La capacità di intendersi proprio con Curry, il playmaking e le doti da passatore sono tutt'ora infatti tra i segreti di un roster che pur nella sua profondità non ha mai saputo realmente prescindere dalle doti di Draymond che, al contempo, ha spesso e volentieri tenuto da solo in piedi anche l'altra metà campo, quella in cui il suo scientifico lavoro di aiuto, difesa sulla palla, guida vocale dei compagni e protezione del ferro lo ha consacrato come uno dei più incisivi difensore di quest'epoca. Insomma, uno di quei giocatori ai quali non si può realmente rinunciare come testimoniano le Finals nelle quali, tornato ai suoi livelli, è stato semplicemente straordinario sulle due metà campo contribuendo in maniera decisiva all'ennesimo successo.

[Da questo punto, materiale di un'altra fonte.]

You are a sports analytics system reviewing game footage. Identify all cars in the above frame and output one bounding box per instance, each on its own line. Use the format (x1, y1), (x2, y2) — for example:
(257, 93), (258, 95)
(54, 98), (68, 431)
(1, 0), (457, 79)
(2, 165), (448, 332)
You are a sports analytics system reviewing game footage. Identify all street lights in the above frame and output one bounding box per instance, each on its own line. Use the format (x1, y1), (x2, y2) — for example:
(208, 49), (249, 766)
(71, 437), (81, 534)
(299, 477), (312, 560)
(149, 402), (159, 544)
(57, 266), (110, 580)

Eppure, da quanto emerge in queste ore e considerata anche la situazione salariale di una squadra sulla quale, subito dopo l'anello, sono piombate critiche su critiche per via di una gestione contrattuale particolarmente generosa da parte del proprietario Joe Lacob (che ha difeso con forza il lavoro del suo front-office evidenziando le falle del sistema del luxury cap che penalizzerebbe i Warriors allo stesso modo di un qualsiasi superteam, pur essendo squadra composta quasi nella sua totalità da giocatori scelti, cresciuti e consacratisi in canotta gialloblu), le riflessioni che la franchigia dovrà fare tra poco meno di una settimana sul futuro di uno dei suoi pilastri potrebbero portare anche a un clamoroso divorzio.
Draymond infatti, si legge in queste ore, vorrebbe un'estensione contrattuale di 138 milioni nei prossimi 4 anni, da aggiungersi ai 25.8 a libro paga per la prossima stagione e rinunciando ai 27.5 del 2023/24 per far spazio al nuovo accordo. Una cifra che, allo stato e viste le polemiche in atto (che peraltro sono costate a Lacob 500.000 dollari di multa) come scrive The Athletic quasi certamente la franchigia non metterà sul tavolo , dovendo fronteggiare le spese dello scorso anno – qualcosa come 350 milioni tra salari e sanzioni – e quelle che si prospettano all'orizzonte, e che potrebbe quindi condurre ad una sanguinosa rottura.
Green di fatto vorrebbe legarsi ai Warriors sino al 2027, quando avrà 37 anni, a cifre che con l'attuale situazione salariale dei Dubs varrebbero una penalità in termini di luxury tax mai vista nella storia NBA (sempre The Athletic ipotizza una spesa di 564 milioni se tutti i giocatori in odore di estensione fossero rinnovati alle cifre di mercato attuale). Quello che è sicuro è che una decisione del genere potrebbe avere ripercussioni importanti sulla tenuta di una squadra che dal giorno 0 nel terzetto Curry-Thompson-Green ha costruito le sue fortune, sopravvivendo anche all'era Kevin Durant e confermandosi la prima della classe dopo due stagioni a dir poco mediocri per gli standard a cui avevano abituati i suoi tifosi.
Ma con all'orizzonte altre scelte delicate da prendere su giocatori come Jordan Poole e Andrew Wiggins, il sacrificato di lusso potrebbe essere davvero il lungo, per il quale si aprirebbero le porte della free agency tra 12 mesi – quando la certezza di non ricevere l'estensione porterà quasi certamente al rifiuto della player option – con tutte le contender pronte ad offrire all'assistito di Rick Paul e della Klutch Sports (agenzia di fatto co-gestita da LeBron James) un ultimo accordo di livello e l'ennesima chance di giocare per il titolo. Per quanto le valutazioni strettamente economiche suggeriscano un doloroso divorzio, l'obiettivo del front-office Warriors deve essere quello di preservare, ancora per qualche anno, il core che ha scritto pagine importanti della storia recente della lega.